Dafür bringt unser Team mit der Ambulanz die Hunde und Katzen dann zur Behandlung in die stationäre Klinik von MAC, wo sie für die Nachsorge und bis zur Genesung untergebracht werden. Anschließend werden sie durch unser Team mit ihren Halter*innen wieder vereint. 

Das Angebot der Notfallambulanz ist insbesondere eine Hilfe für Menschen, die ihre Tiere nicht selbst in die Klinik bringen können. Die Mitglieder der lokalen Gemeinschaft können die Ambulanz entweder über unsere Telefonleitung oder über eine Anfrage in den sozialen Netzwerken erreichen. So stellen wir sicher, dass Tierleben auch über die mobilen Kliniken hinaus in akuten Notsituationen gerettet werden können. 

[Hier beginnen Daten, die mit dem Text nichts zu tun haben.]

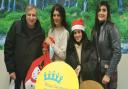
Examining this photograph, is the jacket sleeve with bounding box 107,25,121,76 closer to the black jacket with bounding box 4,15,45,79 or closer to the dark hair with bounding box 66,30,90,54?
the dark hair with bounding box 66,30,90,54

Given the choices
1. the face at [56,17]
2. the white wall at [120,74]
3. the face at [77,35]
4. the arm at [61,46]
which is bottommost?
the white wall at [120,74]

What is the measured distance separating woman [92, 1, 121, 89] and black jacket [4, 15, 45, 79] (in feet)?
1.81

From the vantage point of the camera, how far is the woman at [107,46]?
2.47 meters

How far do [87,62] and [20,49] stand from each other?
598 millimetres

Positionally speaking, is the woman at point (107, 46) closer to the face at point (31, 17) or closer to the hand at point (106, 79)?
the hand at point (106, 79)

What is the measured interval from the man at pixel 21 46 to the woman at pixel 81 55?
1.06ft

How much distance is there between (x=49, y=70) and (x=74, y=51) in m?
0.28

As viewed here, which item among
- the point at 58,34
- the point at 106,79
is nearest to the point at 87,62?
the point at 106,79

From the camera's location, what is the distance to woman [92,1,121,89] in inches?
97.3

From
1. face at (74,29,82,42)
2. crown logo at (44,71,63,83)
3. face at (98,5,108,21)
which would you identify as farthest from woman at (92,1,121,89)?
crown logo at (44,71,63,83)

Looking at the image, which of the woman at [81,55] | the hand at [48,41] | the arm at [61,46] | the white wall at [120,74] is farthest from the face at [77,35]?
the white wall at [120,74]

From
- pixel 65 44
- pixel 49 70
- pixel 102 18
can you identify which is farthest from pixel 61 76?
pixel 102 18

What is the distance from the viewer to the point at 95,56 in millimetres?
2553

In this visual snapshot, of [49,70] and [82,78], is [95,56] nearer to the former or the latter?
[82,78]
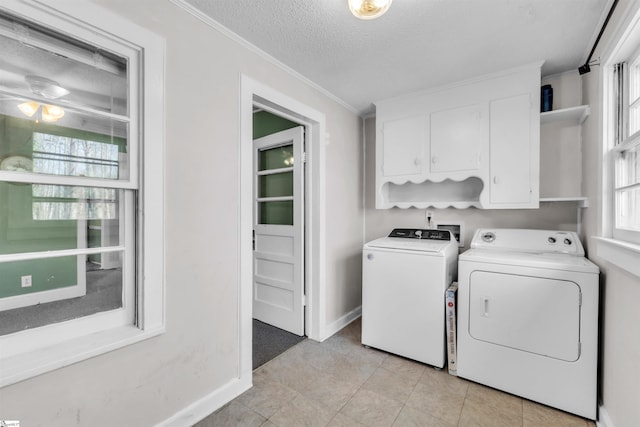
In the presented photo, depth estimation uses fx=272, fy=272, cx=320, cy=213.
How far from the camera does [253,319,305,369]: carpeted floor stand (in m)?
2.30

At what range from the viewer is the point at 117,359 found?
128cm

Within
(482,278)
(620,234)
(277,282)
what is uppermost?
(620,234)

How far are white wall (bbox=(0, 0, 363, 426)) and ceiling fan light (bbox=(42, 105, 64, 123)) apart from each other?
0.42 metres

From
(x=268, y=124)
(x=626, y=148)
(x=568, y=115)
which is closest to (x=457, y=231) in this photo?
(x=568, y=115)

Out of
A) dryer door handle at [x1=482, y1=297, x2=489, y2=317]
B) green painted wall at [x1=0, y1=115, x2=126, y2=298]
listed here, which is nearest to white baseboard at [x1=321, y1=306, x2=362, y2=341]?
dryer door handle at [x1=482, y1=297, x2=489, y2=317]

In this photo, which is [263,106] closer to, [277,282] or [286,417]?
[277,282]

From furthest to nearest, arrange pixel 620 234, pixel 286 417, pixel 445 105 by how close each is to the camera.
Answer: pixel 445 105
pixel 286 417
pixel 620 234

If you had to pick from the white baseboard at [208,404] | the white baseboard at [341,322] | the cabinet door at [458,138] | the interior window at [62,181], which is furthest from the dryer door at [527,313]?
the interior window at [62,181]

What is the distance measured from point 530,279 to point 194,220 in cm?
215

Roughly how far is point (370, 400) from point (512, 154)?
2.12 metres

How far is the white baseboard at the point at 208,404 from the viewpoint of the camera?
1.49m

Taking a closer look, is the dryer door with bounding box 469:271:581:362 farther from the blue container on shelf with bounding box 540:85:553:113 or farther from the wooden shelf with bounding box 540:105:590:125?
the blue container on shelf with bounding box 540:85:553:113

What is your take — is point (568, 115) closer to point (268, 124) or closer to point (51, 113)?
point (268, 124)

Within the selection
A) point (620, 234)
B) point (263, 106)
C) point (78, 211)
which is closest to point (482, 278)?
point (620, 234)
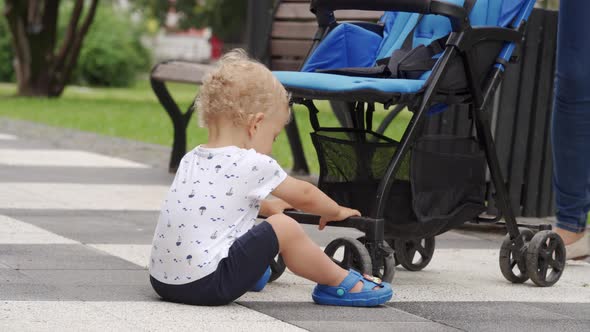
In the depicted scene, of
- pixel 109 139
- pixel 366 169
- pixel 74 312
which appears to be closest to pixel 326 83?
pixel 366 169

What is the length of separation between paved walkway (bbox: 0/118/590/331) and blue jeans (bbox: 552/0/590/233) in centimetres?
28

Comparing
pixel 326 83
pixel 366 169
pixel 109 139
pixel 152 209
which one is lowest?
pixel 109 139

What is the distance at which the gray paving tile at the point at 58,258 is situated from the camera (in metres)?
4.57

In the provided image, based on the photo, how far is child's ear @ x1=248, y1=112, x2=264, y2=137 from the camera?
12.9ft

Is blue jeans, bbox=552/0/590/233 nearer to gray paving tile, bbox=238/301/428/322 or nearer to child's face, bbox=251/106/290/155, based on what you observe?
gray paving tile, bbox=238/301/428/322

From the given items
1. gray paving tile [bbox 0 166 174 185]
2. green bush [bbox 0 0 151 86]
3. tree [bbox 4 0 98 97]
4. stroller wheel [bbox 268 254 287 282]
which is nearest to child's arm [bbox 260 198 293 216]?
stroller wheel [bbox 268 254 287 282]

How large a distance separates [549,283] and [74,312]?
1.85 m

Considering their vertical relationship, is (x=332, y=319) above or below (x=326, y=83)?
below

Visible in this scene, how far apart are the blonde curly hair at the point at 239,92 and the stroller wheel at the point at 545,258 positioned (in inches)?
47.8

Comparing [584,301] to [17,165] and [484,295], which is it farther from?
[17,165]

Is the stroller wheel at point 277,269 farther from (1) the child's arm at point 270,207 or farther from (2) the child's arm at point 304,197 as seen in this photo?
(2) the child's arm at point 304,197

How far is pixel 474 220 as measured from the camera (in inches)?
186

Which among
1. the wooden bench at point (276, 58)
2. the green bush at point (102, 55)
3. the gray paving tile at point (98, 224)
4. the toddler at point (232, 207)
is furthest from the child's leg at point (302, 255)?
the green bush at point (102, 55)

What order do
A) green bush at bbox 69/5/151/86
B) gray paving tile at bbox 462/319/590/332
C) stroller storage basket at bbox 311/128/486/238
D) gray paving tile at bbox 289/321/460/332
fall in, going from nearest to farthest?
gray paving tile at bbox 289/321/460/332, gray paving tile at bbox 462/319/590/332, stroller storage basket at bbox 311/128/486/238, green bush at bbox 69/5/151/86
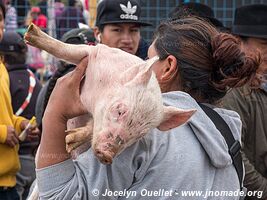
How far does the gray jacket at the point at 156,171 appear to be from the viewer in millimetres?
1885

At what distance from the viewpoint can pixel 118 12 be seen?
15.1ft

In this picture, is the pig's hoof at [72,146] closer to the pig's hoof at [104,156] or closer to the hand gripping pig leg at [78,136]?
the hand gripping pig leg at [78,136]

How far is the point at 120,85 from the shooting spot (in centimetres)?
177

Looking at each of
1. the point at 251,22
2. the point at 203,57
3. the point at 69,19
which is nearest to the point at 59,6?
the point at 69,19

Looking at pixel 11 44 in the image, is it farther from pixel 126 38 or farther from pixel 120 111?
pixel 120 111

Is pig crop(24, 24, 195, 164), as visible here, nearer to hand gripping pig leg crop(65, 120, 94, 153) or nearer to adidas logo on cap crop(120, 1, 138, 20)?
hand gripping pig leg crop(65, 120, 94, 153)

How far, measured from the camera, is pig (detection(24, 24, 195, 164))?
1.72 m

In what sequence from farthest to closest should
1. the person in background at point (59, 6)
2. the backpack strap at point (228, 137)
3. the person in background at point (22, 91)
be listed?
the person in background at point (59, 6) < the person in background at point (22, 91) < the backpack strap at point (228, 137)

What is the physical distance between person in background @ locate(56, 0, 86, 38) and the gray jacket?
6164mm

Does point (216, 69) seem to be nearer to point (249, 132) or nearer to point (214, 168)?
point (214, 168)

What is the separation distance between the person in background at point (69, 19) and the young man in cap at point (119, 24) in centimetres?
344

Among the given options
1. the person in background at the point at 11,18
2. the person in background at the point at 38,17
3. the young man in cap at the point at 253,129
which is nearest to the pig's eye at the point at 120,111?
the young man in cap at the point at 253,129

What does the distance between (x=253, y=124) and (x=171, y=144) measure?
64.9 inches

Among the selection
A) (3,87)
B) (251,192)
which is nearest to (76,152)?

Auch dieser jungen Hündin konnte im Rahmen unseres Einsatzes lebensrettende Hilfe geleistet werden. © Mdzananda Animal Clinic 

Alle Behandlungen und der Gesundheitszustand der Tiere werden umfangreich dokumentiert. Denn nur so können Entwicklungen analysiert und weitere Maßnahmen effektiver geplant und durchgeführt werden. Auf Basis der bisherigen Daten lässt sich dabei feststellen, dass die Nachfrage von Seiten der Bewohner*innen Khayelitshas nach unserem tiermedizinischen Angebot stetig wächst, was unsere Partner auch als eine positive Folge der zunehmenden Akzeptanz und des gewachsenen Tierwohlbewusstseins in Folge der Informationsarbeit deuten.  

Zudem beobachten wir immer wieder, dass Halter*innen aus unseren früheren mobilen Kliniken erneut mit ihren Tieren erscheinen – sie haben die Notwendigkeit der Tierversorgung verinnerlicht.  

Doch der unermüdliche Einsatz unserer Partner für die Tiere in Khayelitsha steht regelmäßig vor großen Herausforderungen:

Durch zunehmende Extremwetter-Ereignisse wie Starkregen und Dürren ist es zeitweise äußerst gefährlich, die mobile Klinik stattfinden zu lassen. Auch politische Unruhen und Aufstände in der Bevölkerung erschweren die lebensrettende Hilfe unseres Teams immer wieder – die Sicherheitsrisiken für unser Team müssen genau abgewogen werden. 

Außerdem sind die Lebenshaltungskosten und Preise für Aufwände etwa tiermedizinischen Verbrauchsmaterials in den letzten Jahren immens gestiegen. Dadurch hat sich nicht nur die finanzielle Situation der Menschen vor Ort noch verschlechtert, sondern auch die Kosten für unseren Einsatz. Das Benzin für die Autos ist kaum mehr erschwinglich, im ganzen Land kommt es immer wieder zu Stromausfällen, was auch den wichtigen Tierschutzeinsatz herausfordert. 

All dem zum Trotz wollen wir mit der Kombination aus mobilen Kliniken und intensiver Bildungsarbeit sowie dem Einsatz der Notfallambulanz den Tieren in Khayelitsha auch künftig die dringend benötigte Versorgung ermöglichen.